**Document excerpt**
• • • • • • •

Suzuki's Vital Points

Dr. Suzuki listed ten Vital Points for violin playing.  He used these points to develop a weekly progress report that allowed students and parents to chart improvement over time.*  Suzuki’s emphasis on Vital Points suggests that the important question to ask is not “How quickly can I move from one piece to another?” but instead, “How beautifully can I play?”  Suzuki acknowledged that each student develops at their own pace.  He patiently enjoyed this process with the conviction that, given the correct environment, all students can learn.

Take a look at the list of Vital Points (with my added commentary) and keep them in mind during each practice session.  Focus on one or two points at a time.  Some points will change over time as the student becomes more advanced.  Remember that whatever you repeat becomes a habit, so practice thoughtfully and always try to get it right the first time!

Tone– Strive to produce the biggest, most ringing tone possible on each note.  Practice Suzuki’s Tonalization exercises and scales each day.

Posture– Always take time to make sure you have good posture before you draw the bow.  See how long you can maintain perfect posture.  Stop and shake out arms and hands if you feel tension creeping in.  Then place the bow on the string and focus on four points of relaxation (the right shoulder, right elbow, right hand and the knuckles of the left hand).  Keep your eyes down on the bow or left hand while playing.

Holding the Bow– Check for “thumb power” and “pinky power.”

Changing Strings– Listen carefully to make sure your string crossings are clean and well prepared.  Is your tone on the new string as deep as it was on the preceding string?  Is the bow still in the “track” and do you still feel relaxed arm weight?  Reach over and back with your right hand to cross strings.  The hand is the leader, not the elbow.  It’s a good idea to stop the bow in between notes and focus on quick, efficient string crossings, especially when learning a new piece.

• • • • • • •

**Information**
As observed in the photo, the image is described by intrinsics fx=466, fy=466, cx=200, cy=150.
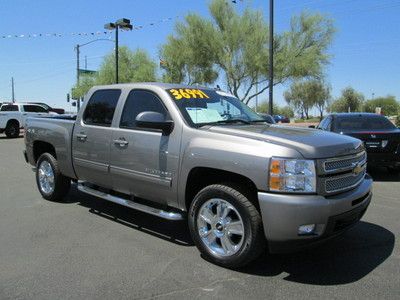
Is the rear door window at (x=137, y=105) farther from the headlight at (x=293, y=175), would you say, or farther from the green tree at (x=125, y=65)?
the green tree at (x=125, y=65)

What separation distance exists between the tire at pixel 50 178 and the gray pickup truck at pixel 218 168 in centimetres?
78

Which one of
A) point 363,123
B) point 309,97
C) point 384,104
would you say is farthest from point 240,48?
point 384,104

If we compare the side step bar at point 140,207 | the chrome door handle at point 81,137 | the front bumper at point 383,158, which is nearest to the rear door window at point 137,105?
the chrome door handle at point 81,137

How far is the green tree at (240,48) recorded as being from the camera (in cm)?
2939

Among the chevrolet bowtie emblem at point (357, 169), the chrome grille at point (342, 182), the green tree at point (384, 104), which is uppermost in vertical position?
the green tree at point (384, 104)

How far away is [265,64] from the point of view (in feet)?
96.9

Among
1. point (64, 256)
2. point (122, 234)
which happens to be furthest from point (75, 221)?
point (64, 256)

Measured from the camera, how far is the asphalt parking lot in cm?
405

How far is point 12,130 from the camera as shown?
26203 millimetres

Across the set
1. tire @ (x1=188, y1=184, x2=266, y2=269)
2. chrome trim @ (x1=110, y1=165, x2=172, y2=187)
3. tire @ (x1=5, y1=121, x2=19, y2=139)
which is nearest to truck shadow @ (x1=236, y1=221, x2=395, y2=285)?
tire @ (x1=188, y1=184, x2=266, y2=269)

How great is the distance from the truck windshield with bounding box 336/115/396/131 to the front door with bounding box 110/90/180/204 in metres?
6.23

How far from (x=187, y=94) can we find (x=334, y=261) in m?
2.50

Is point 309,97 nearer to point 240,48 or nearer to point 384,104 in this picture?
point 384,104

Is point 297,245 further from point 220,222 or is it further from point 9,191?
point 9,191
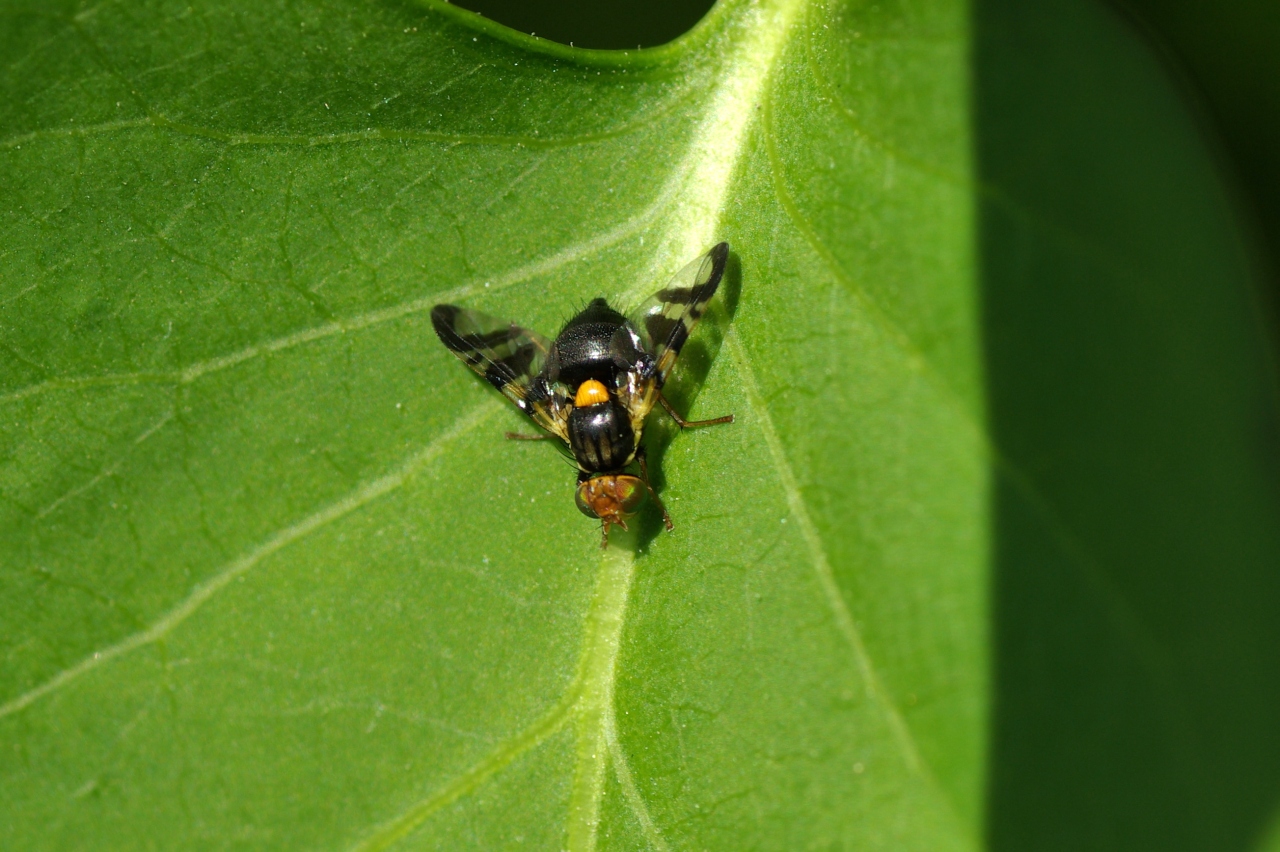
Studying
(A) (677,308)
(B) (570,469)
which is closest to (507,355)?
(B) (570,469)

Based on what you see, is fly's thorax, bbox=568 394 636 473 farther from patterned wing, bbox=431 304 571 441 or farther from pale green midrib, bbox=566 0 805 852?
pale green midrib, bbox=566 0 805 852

• • • • • • •

**Task**
Carry on the piece about Suzuki's Vital Points for violin playing, picking up right after its last sentence.

**Answer to this task**
Musical Sensitivity– Musicians all approach the same piece with a slightly different interpretation.  In fact, each performance of a piece is unique and will never again occur exactly the same way.  All music flows through time.  Consider how you move from note to note and where the end of the “sentence” (or phrase) occurs.  Play with “attitude,” style and a sense of inner spark.  Pay attention to dynamics and make sure they are coming across to the audience.  For more advanced students, develop a beautiful and expressive vibrato and consider the appropriate timbre (or tone color).  Make sure you know who wrote the music you are playing and when it was written.  It’s a good idea to listen to other music written by the composer of the piece you are studying.

Intonation– Practice slowly and listen carefully to make sure fingered notes have the same resonance as open strings.  If a note is out of tune, stop and practice getting from the preceding note to the note in question.  Use more than one of your senses: “Sing” the note in your mind, watch finger placement on the fingerboard and memorize the feeling of your hand and the distances between fingers.

Demonstrate Eagerness to Study– You can’t be a good musician without this.

Ability to Trill– This type of musical ornament first appears in Book 2.

Correct Motion of the Right Arm– The entire right arm plays the violin.  Focus on elbow motion as you use more bow.  Let the elbow and upper arm push you to the Frog.

Quick Motion of the Right Hand– The “springy” feeling of the relaxed, heavy right arm begins to transfer into the little muscles of the right hand.